== Document text

Three days after weathering a storm of criticism over its exploitive “Ri5e to the Occasion” t-shirts – including this epic takedown from The Nation’s Dave Zirin – Adidas appears to be backing down. Of all the negative commentary Adidas generated over the past week, none was more lethal nor more surgically precise than Zirin’s garroting of the sporting goods giant and its partner in crime, the walking antitrust violation known as the NCAA:
There’s been a river of ink already spilled over Louisville guard Kevin Ware’s horrific leg injury during the Cardinals’ Elite Eight victory over the Duke Blue Devils. … Now, however, we’ve reached the point where tragedy becomes farce. On Wednesday we learned that Adidas, in conjunction with the University of Louisville athletic department, will be selling a $24.99 t-shirt with Kevin Ware’s number 5 and the slogan “Rise to the Occasion” emblazoned across the back. His team will also be wearing warm-ups with Ware’s name, number and the slogan “All In.” …
You almost have to tip your cap: no non-profit does buccaneer profiteering quite like the NCAA. What other institution would see a tibia snap through a 20-year-old’s skin on national television and see dollar signs? In accordance with their rules aimed at preserving the sanctity of amateurism, not one dime from these shirts will go to Kevin Ware or his family. Not one dime will go toward Kevin Ware’s medical bills if his rehab ends up beneath the $90,000 deductible necessary to access the NCAA’s catastrophic injury medical coverage. Not one dime will go towards rehab he may need later in life. “Going forward, we don’t know what's going to happen in terms of medical expenses,” said Ramogi Huma, president of the National College Players Association, a group trying to organize NCAA athletes. “If Kevin has lifelong medical bills associated with his injury, he could be squarely responsible for this…These are things that are not guaranteed to players that are injured, and no matter how hard it might be for people to understand, that's the truth. And that should change.”
“Buccaneer profiteering” is exactly right. The NCAA has no shame. Adidas, on the other hand, may have at lest a little. ESPN.com reports today:
Adidas has stopped selling T-shirts featuring the jersey number of injured Louisville guard Kevin Ware, citing a “logo issue,” Louisville sports information director Kenny Klein told ESPN.
The shirts read “Rise to the Occasion” with Ware’s No. 5 substituted for the “S” in “Rise.”

====
== Dataset records

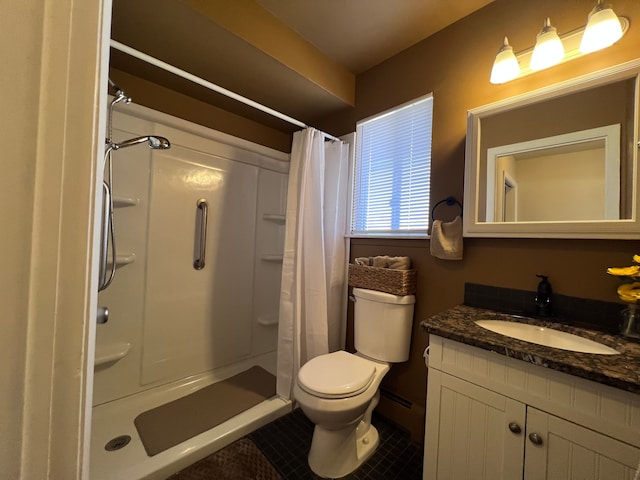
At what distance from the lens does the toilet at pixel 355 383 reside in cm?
120

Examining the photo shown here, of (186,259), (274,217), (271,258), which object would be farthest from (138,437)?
(274,217)

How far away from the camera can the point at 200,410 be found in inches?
63.2

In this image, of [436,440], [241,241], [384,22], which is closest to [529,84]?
[384,22]

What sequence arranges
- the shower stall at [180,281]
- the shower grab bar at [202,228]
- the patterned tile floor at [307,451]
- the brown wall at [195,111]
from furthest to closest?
the shower grab bar at [202,228] → the brown wall at [195,111] → the shower stall at [180,281] → the patterned tile floor at [307,451]

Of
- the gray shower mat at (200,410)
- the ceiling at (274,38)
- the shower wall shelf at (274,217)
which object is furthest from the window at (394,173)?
the gray shower mat at (200,410)

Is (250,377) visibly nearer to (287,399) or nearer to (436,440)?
(287,399)

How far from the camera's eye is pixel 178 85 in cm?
179

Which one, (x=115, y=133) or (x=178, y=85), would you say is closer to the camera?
(x=115, y=133)

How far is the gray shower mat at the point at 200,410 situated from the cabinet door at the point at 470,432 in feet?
3.71

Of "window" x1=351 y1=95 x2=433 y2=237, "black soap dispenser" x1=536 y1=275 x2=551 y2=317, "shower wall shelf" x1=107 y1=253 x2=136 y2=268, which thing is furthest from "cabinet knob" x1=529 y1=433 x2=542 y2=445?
"shower wall shelf" x1=107 y1=253 x2=136 y2=268

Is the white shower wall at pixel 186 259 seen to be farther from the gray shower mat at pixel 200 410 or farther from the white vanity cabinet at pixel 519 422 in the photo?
the white vanity cabinet at pixel 519 422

====

Name every person mentioned in the article above about the Adidas Kevin Ware t-shirts.

Dave Zirin, Kevin Ware, Ramogi Huma, Kenny Klein